Les cadeaux d'affaire

lundi 02 novembre 2020

La lutte contre la corruption fait partie des objectifs de la loi du 9 décembre 2016 n° 2016-1691 dite loi Sapin II. Dans ce cadre, l’Agence Française Anticorruption (AFA) a été créée et les entreprises employant au moins 500 salariés, ou appartenant à un groupe dont la société-mère a son siège social en France avec un chiffre d’affaires supérieur à 100 millions d’euros, sont tenues de prendre les mesures destinées à prévenir et à détecter les faits de corruption ou de trafic d’influence en France ou à l’étranger.
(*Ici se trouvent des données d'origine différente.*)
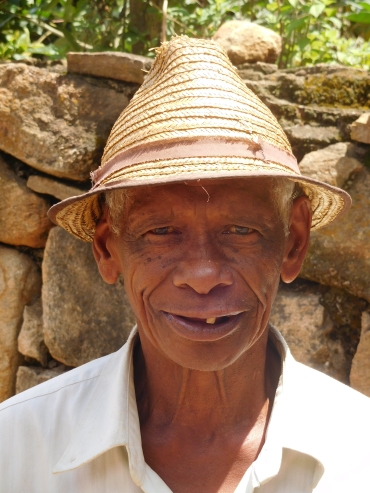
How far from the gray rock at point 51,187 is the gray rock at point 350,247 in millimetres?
991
Ce dispositif conduit à mieux encadrer la politique des cadeaux et invitations de l’entreprise, dits « cadeaux d’affaires ».

Il est cependant pertinent de mettre en place une politique de cadeaux d’affaires quelle que soit la taille de l’entreprise. En effet, si offrir ou recevoir des cadeaux et invitations constitue, dans la vie normale des affaires, une pratique courtoise ou commerciale courante et en principe légale, cette pratique peut dans certains cas être assimilée à de la corruption, du trafic d’influence, de l’abus de bien social ou une pratique anticoncurrentielle.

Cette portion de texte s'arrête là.